Robins' board of directors made the selection after meeting for 11 1/2 hours over two days to weigh merger offers from Sanofi, Rorer Group Inc. of Fort Washington, Pa., and New York-based American Home Products Corp.

E. Clairborne Robins Jr., Robins' president and chief executive officer, said the board felt the Sanofi proposal best serves the interest of Dalkon Shield claimants, other Robins creditors and stockholders.

Robins, based in Richmond, filed for protection from its creditors under Chapter 11 of the federal bankruptcy code in 1985 in the face of injury claims from users of its Dalkon Shield intrauterine birth-control device.

$2.47 Billion for Claims

Roscoe E. Puckett Jr., a Robins spokesman, said Sanofi plans to acquire a controlling interest in Robins and provide $2.47 billion to satisfy Dalkon Shield claims.

Robins began marketing the Dalkon Shield in 1971. Sales in the United States were suspended in 1974 after four deaths and 36 septic abortions among users were reported.

Other Robins products include Robitussin cough medicine and Chap Stick lip balm.
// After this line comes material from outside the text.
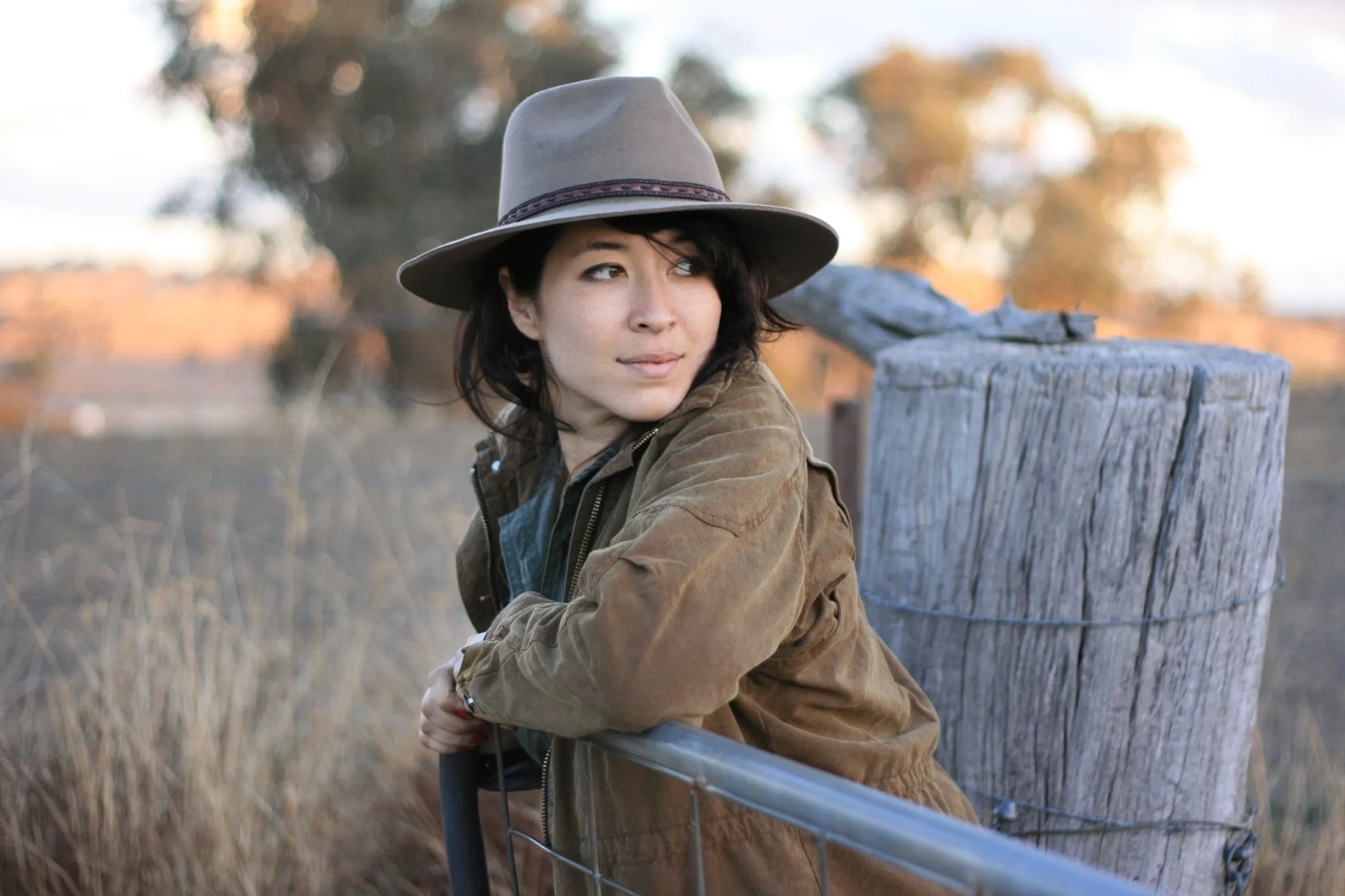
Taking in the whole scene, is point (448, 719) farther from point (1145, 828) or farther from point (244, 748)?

Puckett refused to place a dollar value on the offer by the Paris-based Sanofi, France's second-largest drug firm.

Robins has until Wednesday to submit a new bankruptcy reorganization plan to U.S. District Judge Robert R. Merhige Jr. The Sanofi proposal will be incorporated in the amended plan, Puckett said.

Sanofi Proposed a Trust

Sanofi proposed establishing a trust to administer and settle Dalkon claims, Puckett said. The trust would be funded with an initial cash payment by Robins of $100 million and a letter of credit for $2.37 billion, he said.

According to Puckett, Sanofi would acquire a controlling interest in Robins by using an American subsidiary, CEVA Laboratories Inc., as the merger vehicle. CEVA, a Delaware corporation, is in the animal health and veterinary drug business.
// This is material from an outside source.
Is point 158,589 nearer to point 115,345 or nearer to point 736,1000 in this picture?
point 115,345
Puckett said Robins would be merged into CEVA, which would change its name to A. H. Robins Co. Inc.

As a result of the merger, Robins stockholders would receive 83% of the outstanding stock of the new A. H. Robins, and Sanofi would retain the remaining 17%.

Sanofi's directors will vote on the plan Tuesday, Puckett said.
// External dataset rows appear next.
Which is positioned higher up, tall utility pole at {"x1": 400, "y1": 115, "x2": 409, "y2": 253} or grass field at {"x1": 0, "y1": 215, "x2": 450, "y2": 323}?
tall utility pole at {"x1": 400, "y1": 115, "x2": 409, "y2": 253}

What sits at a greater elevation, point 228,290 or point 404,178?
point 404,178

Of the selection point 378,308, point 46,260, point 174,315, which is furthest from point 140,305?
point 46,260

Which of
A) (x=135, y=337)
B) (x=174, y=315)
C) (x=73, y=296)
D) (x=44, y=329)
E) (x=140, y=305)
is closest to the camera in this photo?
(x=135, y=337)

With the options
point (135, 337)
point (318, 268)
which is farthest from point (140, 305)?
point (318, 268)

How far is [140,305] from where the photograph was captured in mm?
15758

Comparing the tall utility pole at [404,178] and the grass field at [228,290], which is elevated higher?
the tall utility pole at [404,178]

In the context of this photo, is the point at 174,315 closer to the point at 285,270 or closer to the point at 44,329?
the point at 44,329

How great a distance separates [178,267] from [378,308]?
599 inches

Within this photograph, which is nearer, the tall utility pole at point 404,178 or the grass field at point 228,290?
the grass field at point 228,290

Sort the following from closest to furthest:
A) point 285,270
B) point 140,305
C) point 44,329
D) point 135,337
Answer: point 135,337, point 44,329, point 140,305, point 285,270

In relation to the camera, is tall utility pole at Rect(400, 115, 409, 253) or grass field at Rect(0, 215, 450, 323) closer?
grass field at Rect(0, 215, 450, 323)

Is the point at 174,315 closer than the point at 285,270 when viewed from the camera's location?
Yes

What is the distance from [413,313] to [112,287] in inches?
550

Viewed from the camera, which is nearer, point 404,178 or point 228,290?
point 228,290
The proposal also is subject to confirmation of Robins' reorganization plan and approval by Robins stockholders and the necessary government agencies.

Offer Is Sweetened

Rorer, with whom Robins once had an agreement to merge, last week sweetened its offer to about $2.92 billion. That bid included a $2.28-billion trust fund for Dalkon Shield claimants.

Last summer Rorer proposed buying Robins for about $2.63 billion, including $1.75 billion to cover potential claims. But that was before Merhige said the reorganization must set aside $2.47 billion to satisfy potential claims.

American Home, which abandoned an earlier bid for Robins in February, re-entered the bidding on Dec. 23. The consumer products manufacturer said that in exchange for all 24.2 million outstanding Robins' shares, it would put up $550-million worth of American Home stock and pay the Dalkon claims over a seven-year period.

In trading on the New York Stock Exchange on Thursday, Robins closed up 12.5 cents to $20.50, Rorer fell 25 cents to $36 and American Home Products rose $1 to $72.75.